▸ Aufgabenstellung:
Gib aus dem Lesetext über die Rückkehr von Flüchtlingen in die Ukraine den Abschnitt von „Der Rückzug der“ bis „Versuch Richtung Normalität.“ wörtlich wieder.

▸ Lesetext:
※ ※ ※

Frau entfernt gebrochene Fensterscheiben in ihrer Wohnung in Irpin
AP/Cara Anna
Flüchtlinge

Riskante Rückkehr in die Ukraine

Der Rückzug der russischen Truppen aus der westlichen Ukraine bewegt Hunderttausende zur Rückkehr nach Hause, vor allem in die Hauptstadtregion, auch wenn die Kämpfe im Osten des Landes zunehmend heftiger werden. Während auf Rückkehrer in die stark getroffenen Vororte von Kiew ein Bild der Zerstörung wartet, unternimmt die Hauptstadt einen Versuch Richtung Normalität.

25.000 bis 30.000 Ukrainer kämen derzeit täglich zurück, meldete ein Sprecher des ukrainischen Grenzschutzes am Dienstag. Insgesamt seien bisher rund 870.000 Kriegsflüchtlinge heimgekommen. Inzwischen seien unter den Rückkehrern auch mehr Frauen, Kinder und ältere Menschen. Noch vor einer Woche meldete das Innenministerium in Kiew rund eine halbe Million Rückkehrer.

„Sie sagen, dass sie sehen, dass die Situation sicherer ist, vor allem in den westlichen Regionen, und sie können nicht länger im Ausland bleiben“, sagte der Sprecher des Innenministeriums. Sie seien bereit, in der Ukraine zu bleiben – trotz offizieller Warnungen, dass es jederzeit Raketenangriffe geben könne.

※ ※ ※

▸ Vorliegendes Material:
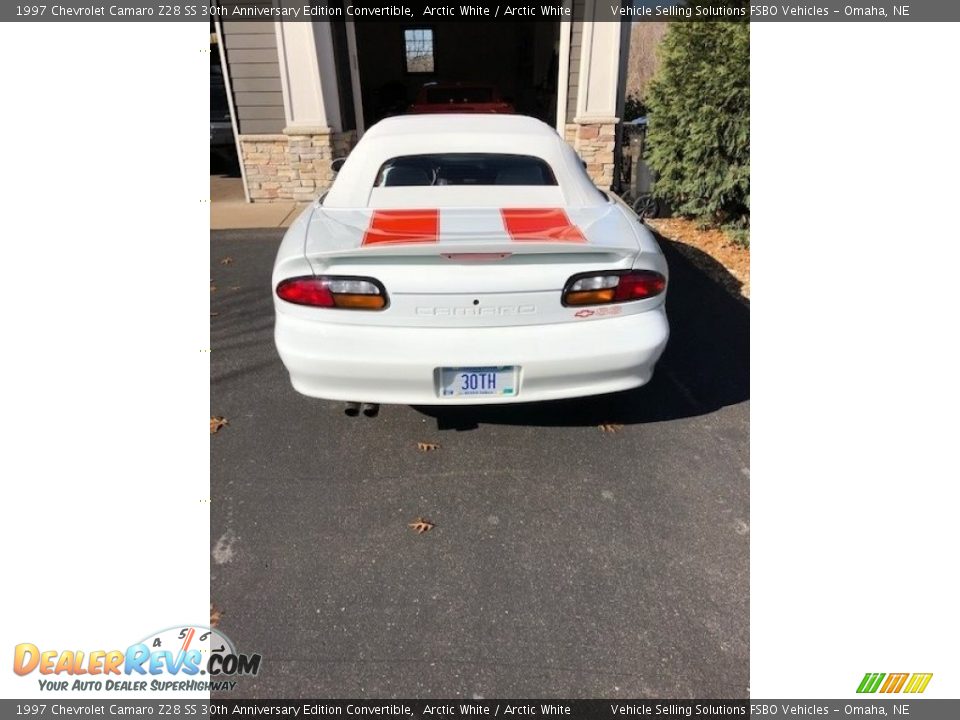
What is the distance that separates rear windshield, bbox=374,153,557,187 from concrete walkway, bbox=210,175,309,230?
442 centimetres

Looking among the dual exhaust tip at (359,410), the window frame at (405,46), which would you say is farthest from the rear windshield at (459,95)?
the window frame at (405,46)

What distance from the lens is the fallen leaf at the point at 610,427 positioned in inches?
122

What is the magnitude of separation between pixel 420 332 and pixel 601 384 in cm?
85

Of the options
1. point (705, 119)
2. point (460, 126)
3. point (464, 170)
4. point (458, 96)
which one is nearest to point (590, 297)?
point (464, 170)

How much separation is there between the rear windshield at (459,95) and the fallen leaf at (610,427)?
26.8 feet

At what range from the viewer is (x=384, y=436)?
10.0 feet

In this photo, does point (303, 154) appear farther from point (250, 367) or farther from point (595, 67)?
point (250, 367)

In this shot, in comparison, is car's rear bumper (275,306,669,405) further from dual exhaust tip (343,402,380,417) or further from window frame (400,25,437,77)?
window frame (400,25,437,77)

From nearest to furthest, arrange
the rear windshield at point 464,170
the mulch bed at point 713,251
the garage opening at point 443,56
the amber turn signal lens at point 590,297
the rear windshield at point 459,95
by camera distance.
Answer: the amber turn signal lens at point 590,297
the rear windshield at point 464,170
the mulch bed at point 713,251
the rear windshield at point 459,95
the garage opening at point 443,56

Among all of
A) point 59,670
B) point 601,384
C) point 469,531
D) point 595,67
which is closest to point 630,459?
point 601,384

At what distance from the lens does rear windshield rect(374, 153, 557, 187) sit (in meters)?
3.35
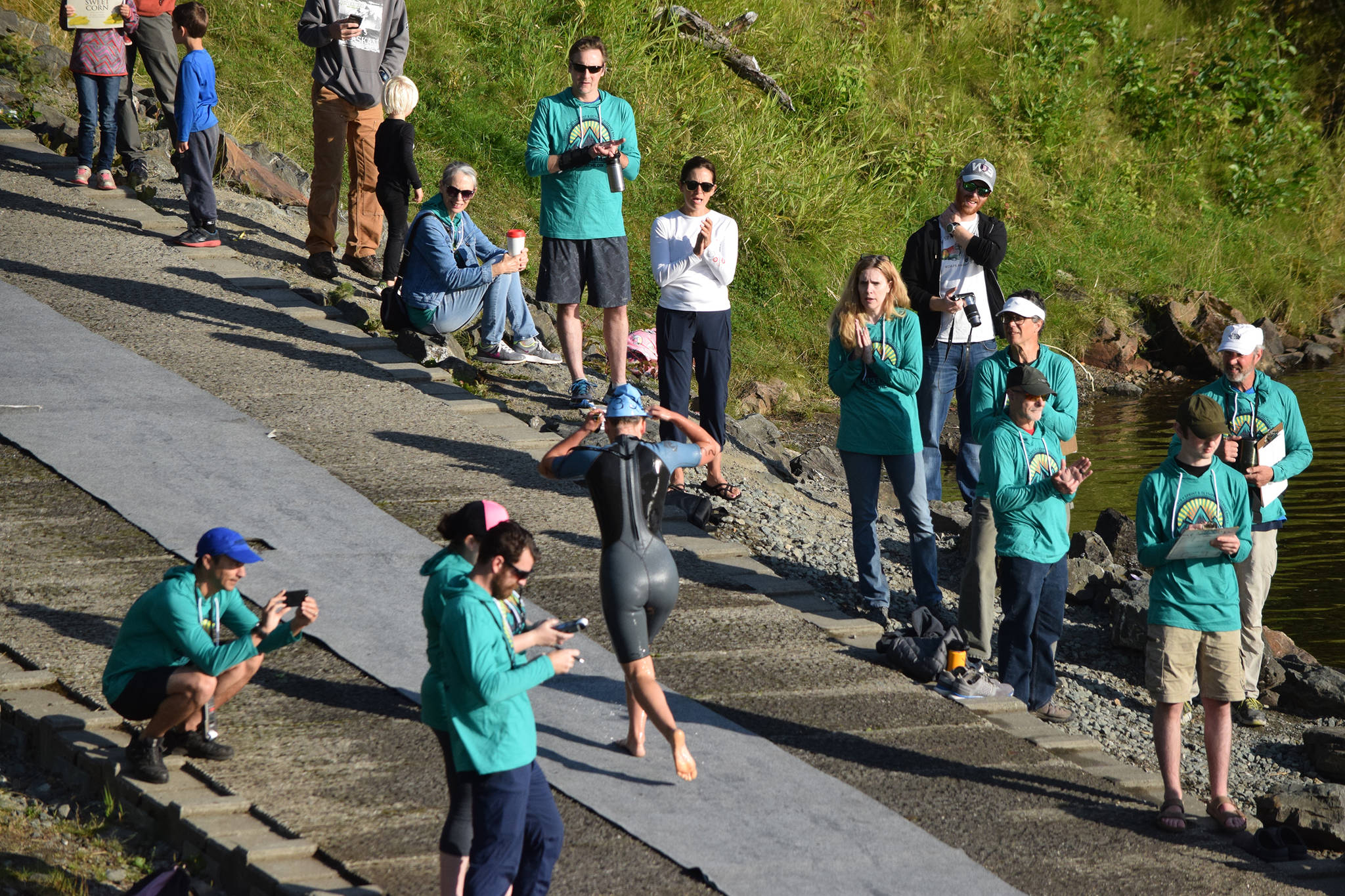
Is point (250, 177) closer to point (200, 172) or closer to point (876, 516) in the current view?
point (200, 172)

※ ※ ※

▸ Lösung:
Der Rückzug der russischen Truppen aus der westlichen Ukraine bewegt Hunderttausende zur Rückkehr nach Hause, vor allem in die Hauptstadtregion, auch wenn die Kämpfe im Osten des Landes zunehmend heftiger werden. Während auf Rückkehrer in die stark getroffenen Vororte von Kiew ein Bild der Zerstörung wartet, unternimmt die Hauptstadt einen Versuch Richtung Normalität.